The FADC does as much for its patients as it does for their families. “We give the clients time that the family can’t always give them,” explained Fromm. “We give the family respite.” Once a month the center also offers a support group for caregivers on how to manage the stresses and everyday challenges that taking care of a loved one can present. The center also gives those family members the extra time to run errands or just relax with a moment to themselves.
Pictures of clients, old and new, fill the walls, as if they are watching over or participating in the day’s routines. Pink papier-mâché flowers line the bulletin boards with the faces of the clients and upcoming events like birthdays and art therapy sessions. “We celebrate every day,” said Fromm.
On this Monday afternoon clients were in the middle of their weekly Bingo game. The atmosphere was quiet with only the soothing low buzz of the refrigerator in the kitchen to be heard as one volunteer called out “B5, A2...”
One of the first things one may take notice of is the strong volunteer presence in the center. The volunteers, ranging in age from young teenagers to middle aged women, sit side by side with some of the patients, helping them put their pieces on the board and ask them questions about their day.

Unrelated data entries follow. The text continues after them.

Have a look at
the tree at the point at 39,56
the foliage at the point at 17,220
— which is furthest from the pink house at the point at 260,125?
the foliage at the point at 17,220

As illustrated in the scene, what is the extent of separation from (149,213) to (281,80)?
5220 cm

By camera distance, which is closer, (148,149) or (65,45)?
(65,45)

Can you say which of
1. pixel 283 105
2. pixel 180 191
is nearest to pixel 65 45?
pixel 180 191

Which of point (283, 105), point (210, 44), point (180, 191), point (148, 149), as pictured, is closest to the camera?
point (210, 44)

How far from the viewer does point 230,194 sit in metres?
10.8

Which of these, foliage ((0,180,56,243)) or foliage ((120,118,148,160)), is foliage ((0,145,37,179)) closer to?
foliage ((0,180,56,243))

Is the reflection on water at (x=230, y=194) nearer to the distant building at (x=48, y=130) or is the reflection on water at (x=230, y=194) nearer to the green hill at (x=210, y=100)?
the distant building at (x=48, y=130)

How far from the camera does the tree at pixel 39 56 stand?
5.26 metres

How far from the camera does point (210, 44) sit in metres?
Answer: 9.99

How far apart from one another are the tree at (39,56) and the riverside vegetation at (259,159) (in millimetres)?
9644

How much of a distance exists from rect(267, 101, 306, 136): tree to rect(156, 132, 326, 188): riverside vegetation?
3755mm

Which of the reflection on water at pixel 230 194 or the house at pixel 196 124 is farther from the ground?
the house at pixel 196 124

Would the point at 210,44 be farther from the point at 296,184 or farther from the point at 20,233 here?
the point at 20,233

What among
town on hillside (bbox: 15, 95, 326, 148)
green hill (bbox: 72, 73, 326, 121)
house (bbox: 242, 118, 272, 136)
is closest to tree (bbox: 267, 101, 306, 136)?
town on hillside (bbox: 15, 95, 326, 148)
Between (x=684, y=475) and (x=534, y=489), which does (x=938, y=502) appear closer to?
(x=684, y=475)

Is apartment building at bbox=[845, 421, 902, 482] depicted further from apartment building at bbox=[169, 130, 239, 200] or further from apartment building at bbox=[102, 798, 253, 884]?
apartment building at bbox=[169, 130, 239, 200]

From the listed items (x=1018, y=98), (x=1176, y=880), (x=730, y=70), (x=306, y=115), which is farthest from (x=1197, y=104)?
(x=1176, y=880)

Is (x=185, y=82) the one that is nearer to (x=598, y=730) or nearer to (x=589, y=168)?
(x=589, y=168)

The day starts off with a hot breakfast and conversation about current events or topics like trivia or, as Monday’s discussion was, “remembering your first kiss.” The next part of the day is light exercise where the patients sit in a semi-circle around a leader who leads them through a variety of stretching, breathing and walking with assistance by staff and volunteers. The following activity is a planned entertainment event, art therapy, or a celebration of a holiday or birthday. “Every day is a party,” Fromm explained. Daily lunch is contracted through the Daleview Nursing Home. Finally the day ends with another activity and volunteers assist the clients in preparing to go home.
As Pesce looked at her late mother’s photograph on the wall, she reminisced about the wonderful times her mother had at the Center. Pesce accredits her mother’s longevity to her positive outlook on life. “Always optimistic with a smile,” she described her mother, grinning equally as large as her mother’s face in her wedding photo. “She loved it here,” Pesce said. “They never treated her like a child.”